— Start Text block —

Amazing post Trey, as usual. This is a very comprehensive list. I can't think of any other important function missing. My students will love this :)

Thanks Santiago! :)

This article covers a lot of good material and I like the breakdown of categories from essential > maybe you'll look this up some day.

My one minor suggestion would be to cover getattr and related methods sooner. I stumbled across that one pretty early on as I was learning programming and it was a serious "Ah ha!" moment. Dynamic lookups with a sensible default value are useful in countless contexts.

> Many Python users rarely create classes. Creating classes isn’t an essential part of Python, though many types of programming require it.

Huh. Okay.

It totally depends on the kind of work you're doing. My first few years with Python I never defined a class. I (and imagine most people) were working on code get from a to b. There's a lot of that kind of work to be had. Only later when I started writing modules and libraries did I need to.

I also spent years writing Python scripts without a single class. I didn't really understand the point of objects at all. I used them because they were part of library interfaces, but I never created them. The scripts didn't have to manage much state, so writing everything in a pure-functional style worked fine. Nobody could really explain to me what objects were all about - all the arguments seemed to apply equally to functional programming ("re-use", "encapsulation" etc).

— End Text block —
— Start Record extracts —

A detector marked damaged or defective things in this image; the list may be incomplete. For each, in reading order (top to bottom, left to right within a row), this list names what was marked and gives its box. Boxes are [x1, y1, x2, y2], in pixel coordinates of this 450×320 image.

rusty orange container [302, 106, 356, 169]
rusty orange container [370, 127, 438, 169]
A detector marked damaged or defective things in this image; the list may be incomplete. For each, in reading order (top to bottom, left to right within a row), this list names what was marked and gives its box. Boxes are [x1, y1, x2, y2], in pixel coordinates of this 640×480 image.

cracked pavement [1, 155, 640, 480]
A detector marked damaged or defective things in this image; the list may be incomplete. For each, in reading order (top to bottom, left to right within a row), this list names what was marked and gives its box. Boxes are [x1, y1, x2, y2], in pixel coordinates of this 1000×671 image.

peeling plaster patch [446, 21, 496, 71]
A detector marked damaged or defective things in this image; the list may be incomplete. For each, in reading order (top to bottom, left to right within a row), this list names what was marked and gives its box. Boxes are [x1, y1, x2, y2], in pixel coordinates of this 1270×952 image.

— End Record extracts —

Tasks for this exercise:
• a. In the Python thread, which function does one commenter think should be covered sooner?
• b. Resume the Python thread, picking up after its final sentence.
The records have nothing to do with the Python thread.

Response list:
• a. getattr, along with its related methods.

• b.
Then I had to write a piece of software that heavily interacted with various bits of physical hardware, each with masses of state (serial communication and so forth). Suddenly the need for isolating state became terribly obvious. After seeing how some libraries did it, I wrote a class for every bit of hardware that abstracted the state away and provided a functional interface. It all worked terribly well, and it was a real lightbulb moment for me.

You could have still kept the massive state in a dict or a list or a tuple and passed that dict around from one function to another, could you not? Why did it become necessary to implement classes?

Because I don't want to "pass around" the state - I want to hide it. Yes, of course it's possible to mingle the state in all the rest of the program, just like it's possible to scatter gotos everywhere instead of using structured control flow. But what I really want is to call EnablePowerSupply(), rapidly followed by SetVoltage(30), and have all the messy business of statefully talking over a serial port (and not having commands stomp on each other) neatly abstracted away. EnablePowerSupply and SetVoltage need to share state to do that. That could indeed be done by passing an extra parameter - EnablePowerSupply(blobOfState) and SetVoltage(blobOfState, 30) - but that's basically exactly what objects are syntactic sugar for in Python. Only blobOfState is more usually called "self".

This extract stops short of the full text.